— Document text —
__________
[Python-checkins] r46845 - peps/trunk/pep-3101.txt

Sun Jun 11 02:59:07 CEST 2006

Author: talin
Date: Sun Jun 11 02:59:06 2006
New Revision: 46845

Modified:
   peps/trunk/pep-3101.txt
Log:
Lots of changes - added specification for conversions, error handling, complex field specs and general cleanup.



Modified: peps/trunk/pep-3101.txt
==============================================================================

--- peps/trunk/pep-3101.txt	(original)
+++ peps/trunk/pep-3101.txt	Sun Jun 11 02:59:06 2006
@@ -8,7 +8,7 @@
 Content-Type: text/plain
 Created: 16-Apr-2006
 Python-Version: 3.0
-Post-History: 28-Apr-2006
+Post-History: 28-Apr-2006, 6-May-2006, 10-Jun-2006
 
 
 Abstract
@@ -48,7 +48,7 @@
 
 Specification
 
-    The specification will consist of 4 parts:
+    The specification will consist of the following parts:
 
     - Specification of a new formatting method to be added to the
       built-in string class.
@@ -60,6 +60,26 @@
 
     - Specification of an API for user-defined formatting classes.
 
+    - Specification of how formatting errors are handled.
+    
+    Note on string encodings: Since this PEP is being targeted
+    at Python 3.0, it is assumed that all strings are unicode strings,
+    and that the use of the word 'string' in the context of this
+    document will generally refer to a Python 3.0 string, which is
+    the same as Python 2.x unicode object.
+    
+    If it should happen that this functionality is backported to
+    the 2.x series, then it will be necessary to handle both regular
+    string as well as unicode objects.  All of the function call
+    interfaces described in this PEP can be used for both strings
+    and unicode objects, and in all cases there is sufficient
+    information to be able to properly deduce the output string
+    type (in other words, there is no need for two separate APIs).
__________
— Data shown —

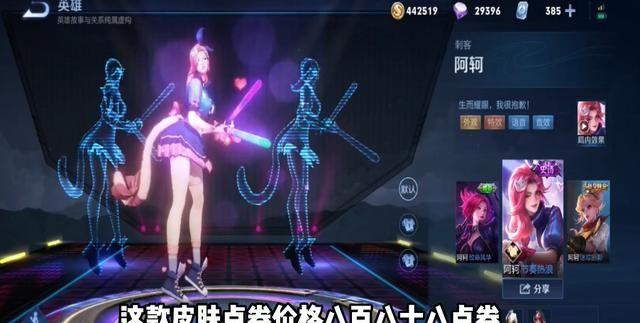 王者荣耀阿轲全皮肤手感特效排名节奏热浪只能排第二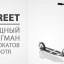 Xootr Street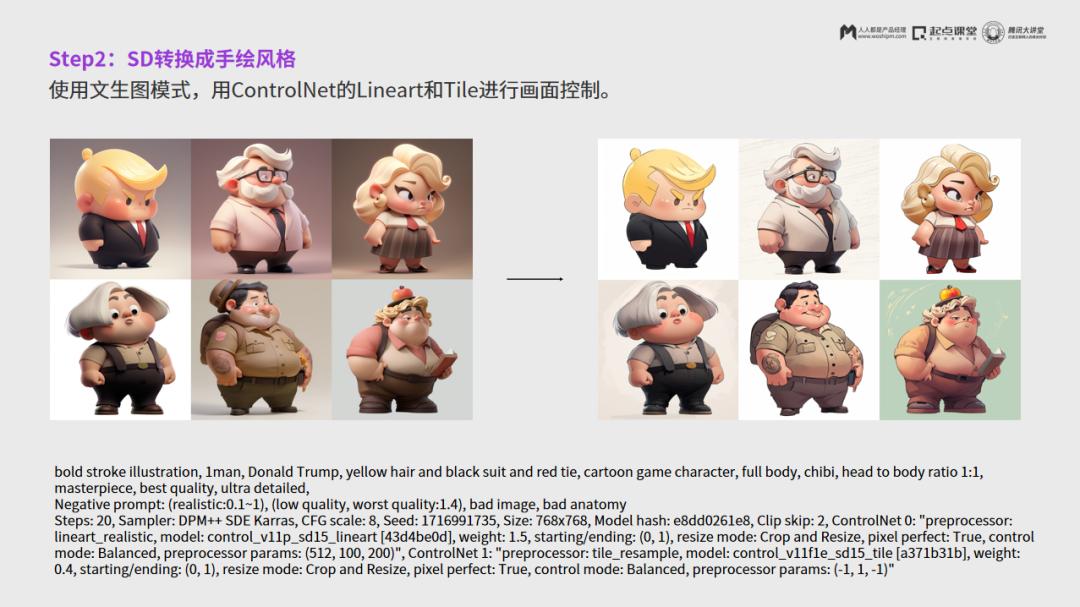 AI时代，人人都是产品经理  第9张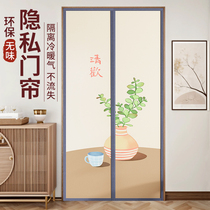 Summer new Chinese style air conditioning windshield door curtain partition curtain heat insulation anti-air conditioning home anti-mosquito privacy curtain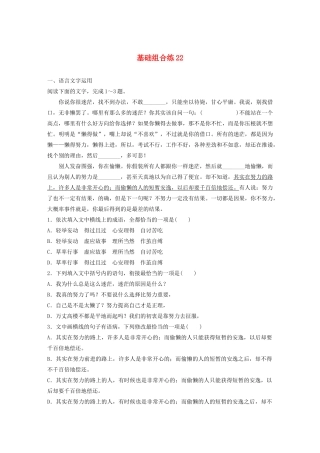 高考语文一轮复习 基础巩固第三轮 基础组合练22 压缩语段（含解析）试题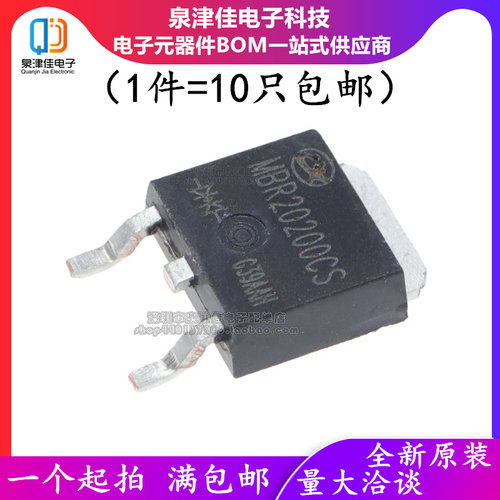 原装MBR20100CS MBR20200CS SR 20A/100V/200V TO252肖特基二极管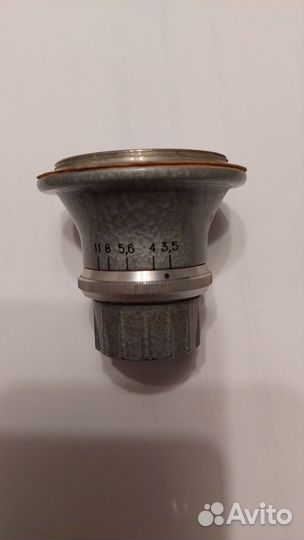 Оптика для фотоувеличителя Свет-4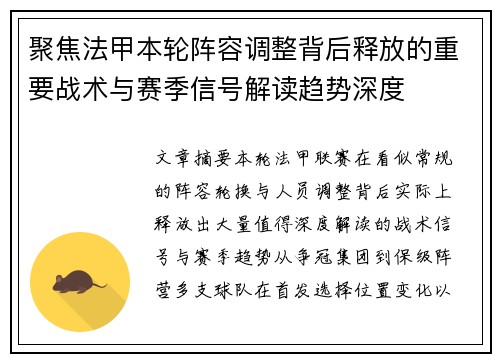 聚焦法甲本轮阵容调整背后释放的重要战术与赛季信号解读趋势深度 聚焦法甲本轮阵容调整背后释放的重要战术与赛季信号解读趋势深度
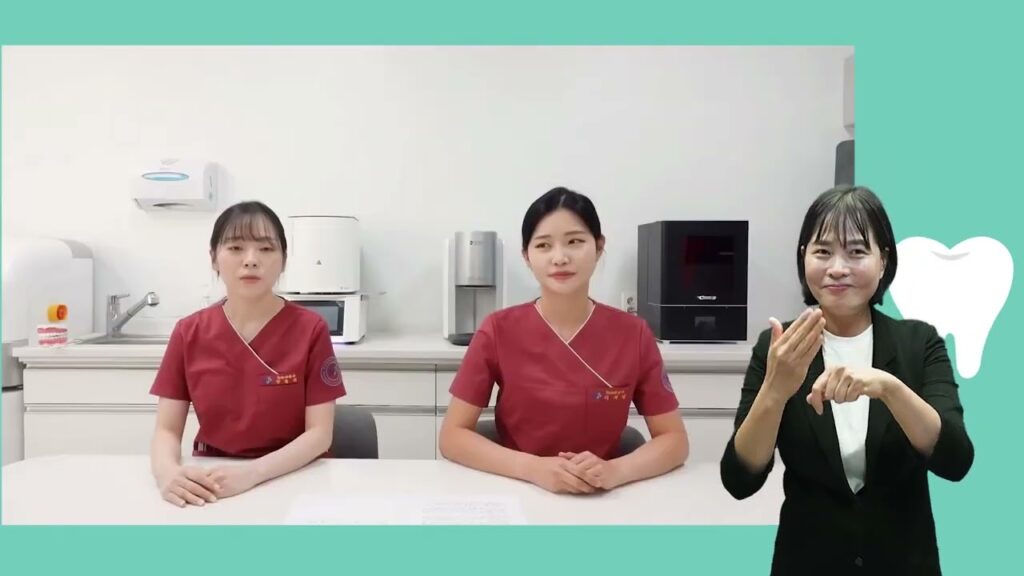 How to sign 구강 in ASL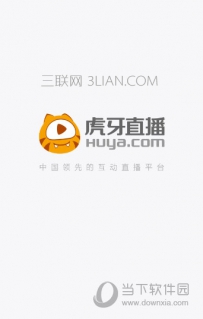 虎牙直播如何屏蔽礼物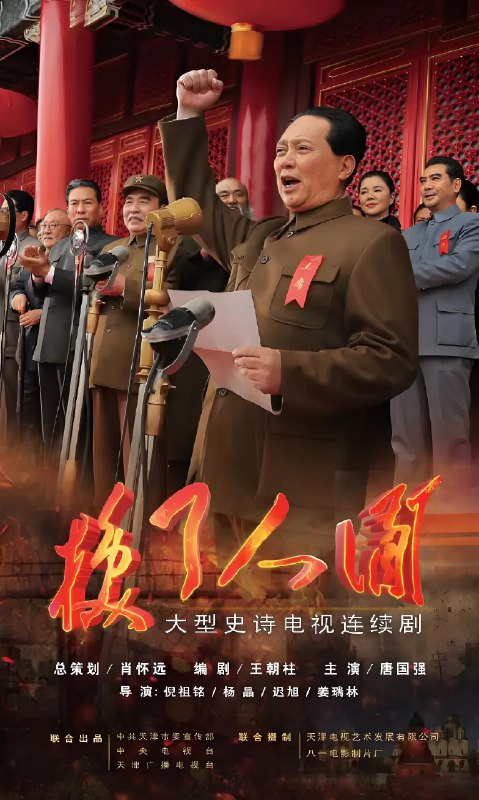 换了人间 (40集) 唐国强&刘劲&马晓伟 | 国产剧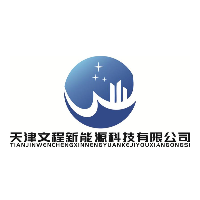 天津文程新能源科技有限公司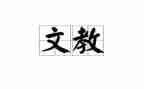 赣榆二年级下册语文教学计划精选6篇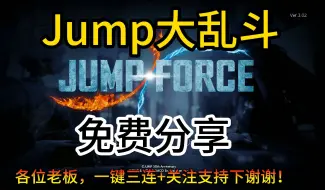 Télécharger la video: 免费分享！Jump大乱斗v3.02终极版|简体中文|支持键盘.鼠标.手柄|赠多项修改器|赠100级全人物通关存档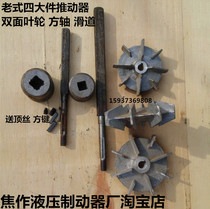 Old electric hydraulic brake pusher accessories YT1-25Z 4 45Z 5 6 90Z 8 double-sided impeller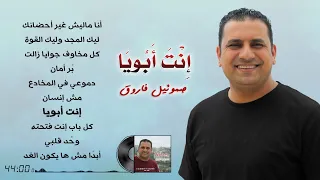 البوم ترانيم انت ابويا 💿- صموئيل فاروق 🎧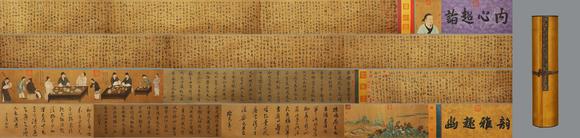 東京蕓術(shù)|2026東京蕓術(shù)競売春季藝術(shù)品拍賣會孫過庭 唐 書譜全卷神品 絹本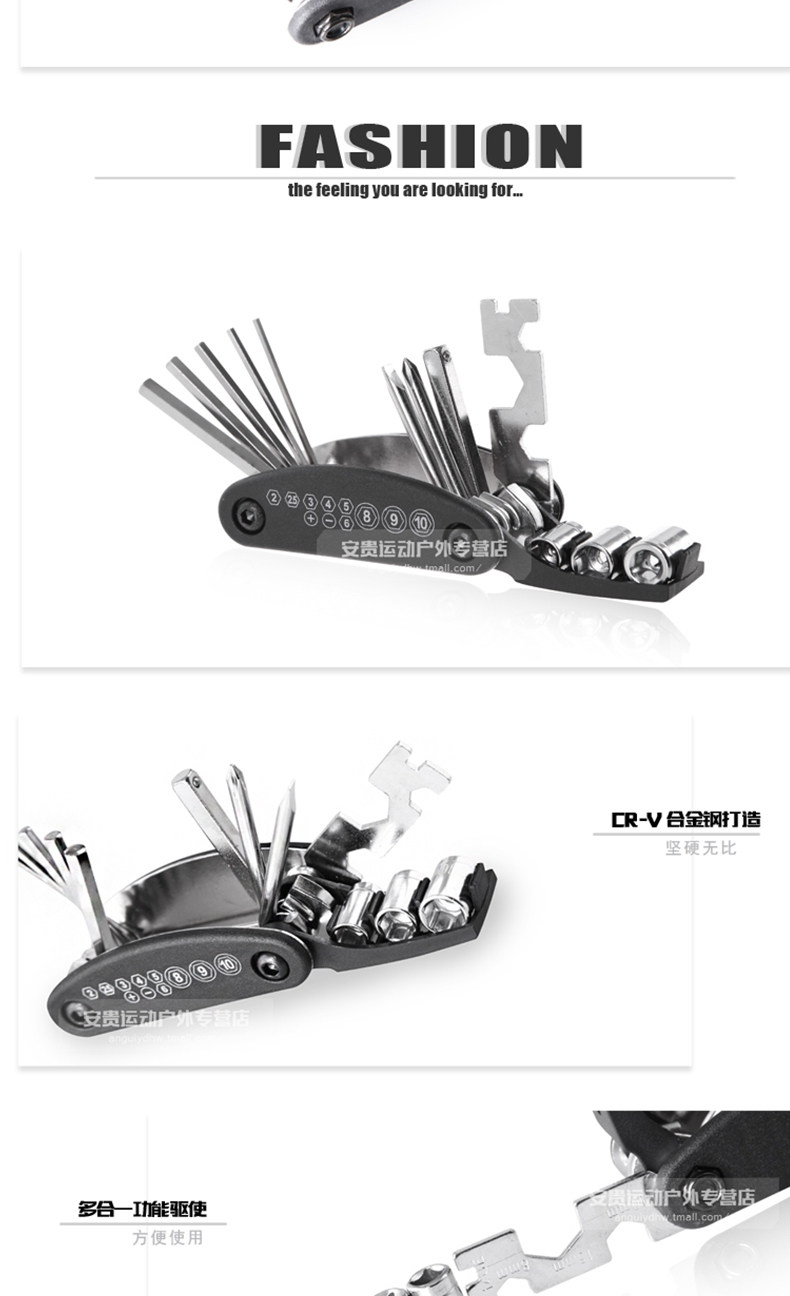 Outils pour vélo ANGUIQI - Ref 2280292 Image 12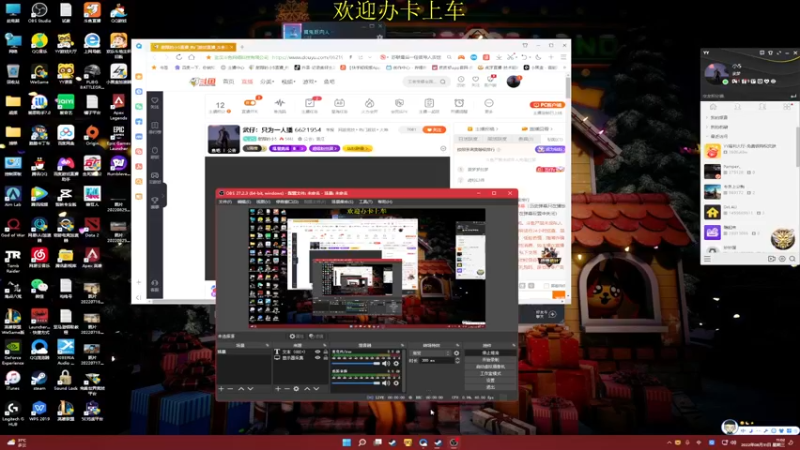 【2022-08-31 11点场】憨厚的小5：武仔：只为一人播 6621954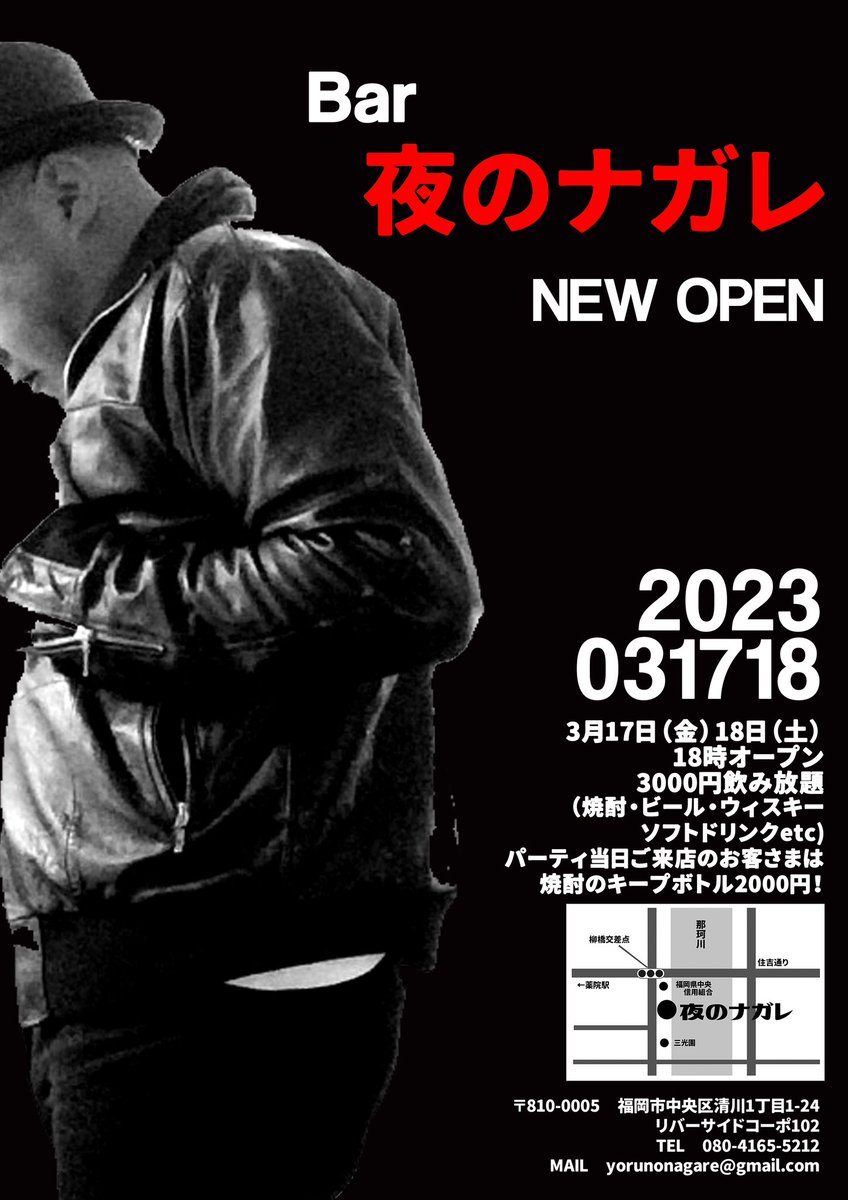 Yoruno_Nagare's tweet photo. お店を閉めてから8年
福岡に移住して7年

ひょんな事から福岡で飲み屋さんを始めます。
今更ぼくに務まるか不安もありますが、フラットな気持ちで頑張ります。
ぼくを知ってる人も知らない人も、福岡の人もそうじゃない人も、気軽に来れるようなお店にしたいと思います。
どうぞよろしくお願いします！ https://t.co/7ZMbQwKsYZ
__________
— Questions on the material —
**a.** Please answer these about the pep-3101 checkin, one line each:
(i) Who is listed as the author?
(ii) Which two dates were added to the Post-History line?
(iii) According to the note on string encodings, a Python 3.0 string is the same as what in Python 2.x?
**b.** Output the passage of the pep-3101 checkin starting at "- Specification of a new" and ending at "2.x unicode object.".

— Answers by task —
**a.**
(i) talin
(ii) 6-May-2006 and 10-Jun-2006
(iii) A Python 2.x unicode object

**b.**
- Specification of a new formatting method to be added to the
       built-in string class.
@@ -60,6 +60,26 @@
 
     - Specification of an API for user-defined formatting classes.
 
+    - Specification of how formatting errors are handled.
+    
+    Note on string encodings: Since this PEP is being targeted
+    at Python 3.0, it is assumed that all strings are unicode strings,
+    and that the use of the word 'string' in the context of this
+    document will generally refer to a Python 3.0 string, which is
+    the same as Python 2.x unicode object.